### ARBEITSAUFTRAG A
Wiederhole alle Zeilen, die unten auf den Text zum Vampir-Special folgen, Wort für Wort und lass die Bilder dabei weg.

═══ AUSGANGSTEXT

Erstellt am: 12. 3. 2009 - 12:33 Uhr
Das Imperium der Vampire
Das Vampir-Special auf FM4
Der neunzehnjährige Roma lebt mit seiner Mutter in einer kleinen, heruntergekommenen Wohnung in Moskau. Er ist ein sensibler, allerdings nicht ganz aufgeweckter Junge. Dass er sich in der untersten Gesellschaftsschicht herumschlagen muss, quält ihn und er hat Angst, seiner Mutter davon zu erzählen. Die wiederum schließt aus seinem Verhalten, er habe Drogenprobleme. Statt sich mit ihr im immer wieder zu streiten, treibt sich Roma lieber in den dunklen Straßen Moskaus herum. Bei einem seiner Streifzüge erblickt er eine Botschaft:
"Nutzen Sie die Chance zum Eintritt in die Elite!
22.06. 18:40 - 18:55 Uhr
Garantiert einmalig!"
Die Nachricht ist mit grüner Kreide auf den Boden gemalt. Ein Pfeil zeigt in eine dunkle Toreinfahrt. Roma folgt ihm und gelangt über einen düsteren Innenhof zu einer Tür, die in eine große Wohnung führt. Er stößt sie auf und sieht eine schwarze Gestalt vor sich. Dann verliert er das Bewusstsein.

══════
═══ ZU PRÜFENDE DATEN

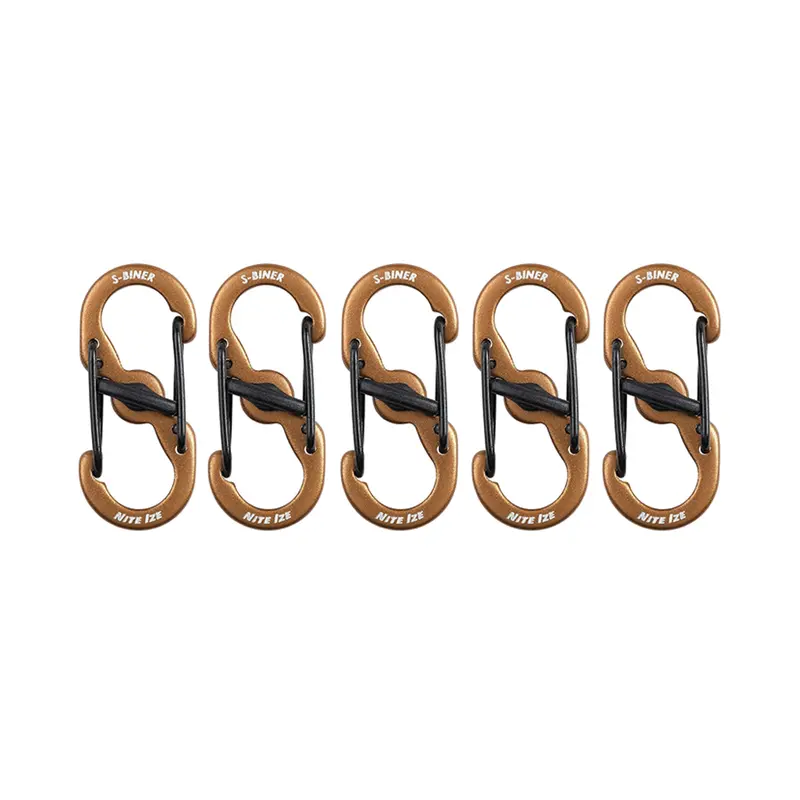 Nite Ize S-Biner Microlock Aluminum Set – 5-Pack (Coyote Tan) 1
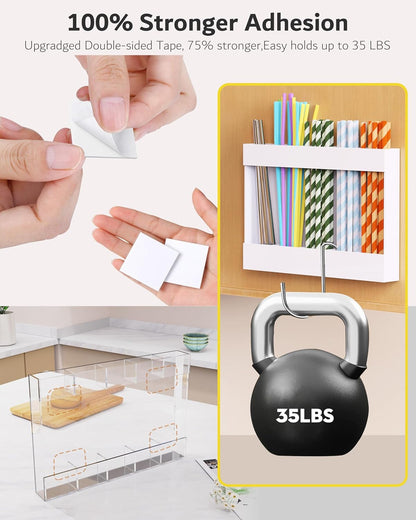 Upgraded 9.5'' Large Acrylic Straw Holder for Cabinet Door, Adjustable Space-Saving Straw Organizer Storage Dispenser for Cabinet with Ultra Sticky Adhesive Strips, 2-Part Rack, Drainage Holes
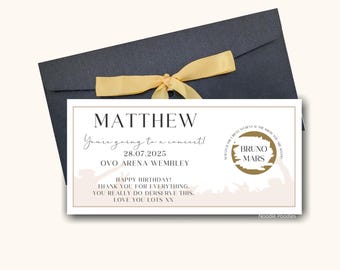Personalised Concert Ticket Scratch Card | Surprise Gig Reveal Gift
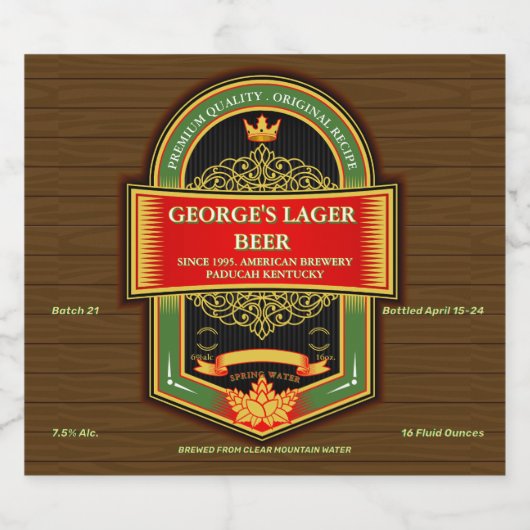 ホームカスタマイズ醸造の詳細 ビールラベル (シングルラベル)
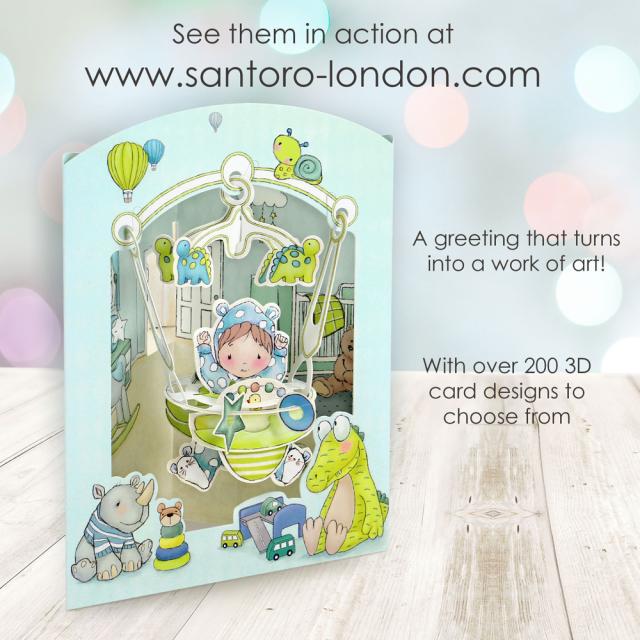 Felicitare 3D, Santoro, Design Baiat, Swing Card, Cadou Unic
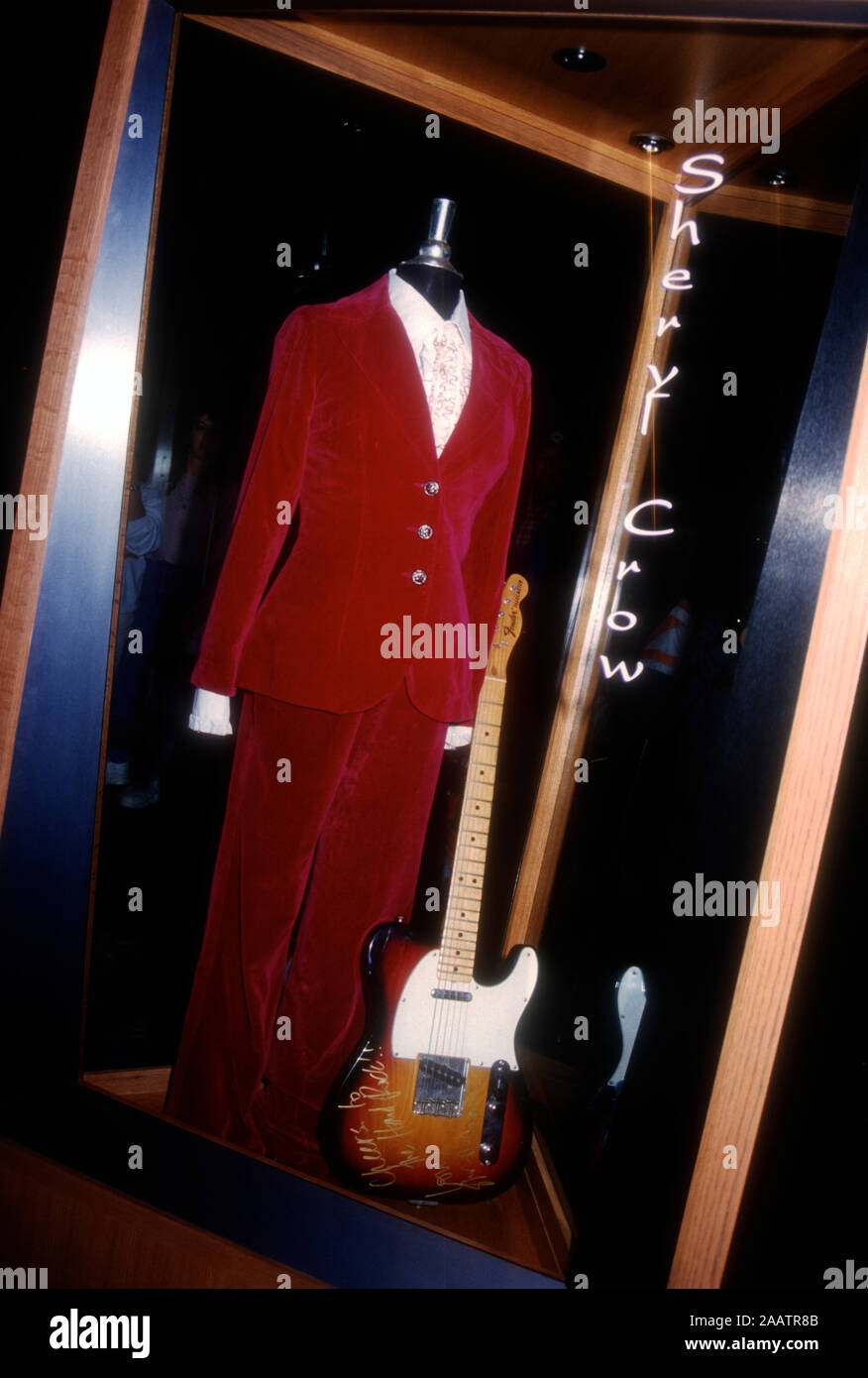 Las Vegas, Nevada, USA 11th March 1995 A general view of atmosphere of Sheryl Crow suit and guitar at the Grand Opening Celebration of the Hard Rock Hotel hosted by Peter Morgan on March 11, 1995 at The Hard Rock Hotel Las Vegas in Las Vegas, Nevada, USA. Photo by Barry King/Alamy Stock Photo Stock Photo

══════

### ARBEITSAUFTRAG B
Schreib den Text zum Vampir-Special oben weiter, beginnend nach seinem letzten Satz.

### ÜBUNGSERGEBNIS A
 Nite Ize S-Biner Microlock Aluminum Set – 5-Pack (Coyote Tan) 1
 Upgraded 9.5'' Large Acrylic Straw Holder for Cabinet Door, Adjustable Space-Saving Straw Organizer Storage Dispenser for Cabinet with Ultra Sticky Adhesive Strips, 2-Part Rack, Drainage Holes
Personalised Concert Ticket Scratch Card | Surprise Gig Reveal Gift
 ホームカスタマイズ醸造の詳細 ビールラベル (シングルラベル)
 Felicitare 3D, Santoro, Design Baiat, Swing Card, Cadou Unic
 Las Vegas, Nevada, USA 11th March 1995 A general view of atmosphere of Sheryl Crow suit and guitar at the Grand Opening Celebration of the Hard Rock Hotel hosted by Peter Morgan on March 11, 1995 at The Hard Rock Hotel Las Vegas in Las Vegas, Nevada, USA. Photo by Barry King/Alamy Stock Photo Stock Photo

### ÜBUNGSERGEBNIS B
Als er wieder erwacht, ist Roma an eine Sprossenwand gefesselt. Ihm gegenüber, sitzt eine hagere Gestalt in einen schwarzen Mantel gehüllt mit einer Maske. Ein Perverser? Ein Irrer?
Weder noch. Es ist ein Vampir, der ihn als seinen Nachfolger bestimmt hat. Nach einem blutigen Initiationsritus richtet sich der Vampir selbst und unser auf den göttlichen Namen Rama umgetaufte Held findet sich in einer Parallelwelt wieder, die all seine bisherigen Vorstellungen auf den Kopf stellt.
Der russische Autor Viktor Pelewin , geb. 1962 in Moskau, gibt keine Interviews und unternimmt keine Lesereisen. Über seine Person ist nicht viel bekannt, immerhin, dass er Elektrotechnik studiert hat. Zu seinen großen Erfolgen gehören Bücher wie "Generation P" oder "Das Heilige Buch der Werwölfe".
Vampirologie
In Viktor Pelewins Universum muss jeder Vampir zwei Künste perfekt beherrschen: Glamour und Diskurs. Sie verleihen dem Vampir Macht, die Menschen so zu manipulieren, dass diese immer mehr Geld produzieren. Als untergeordnete Spezies sind sie demnach von den Vampiren gezüchtet worden, um aus ihren materiellen Träumen und Wünschen ein Lebenselixier zu destillieren. Eine vertauschte Weltenordnung, wenn man so will. Vom blutsaugenden Parasit zum Schicksalslenker der Menschheit.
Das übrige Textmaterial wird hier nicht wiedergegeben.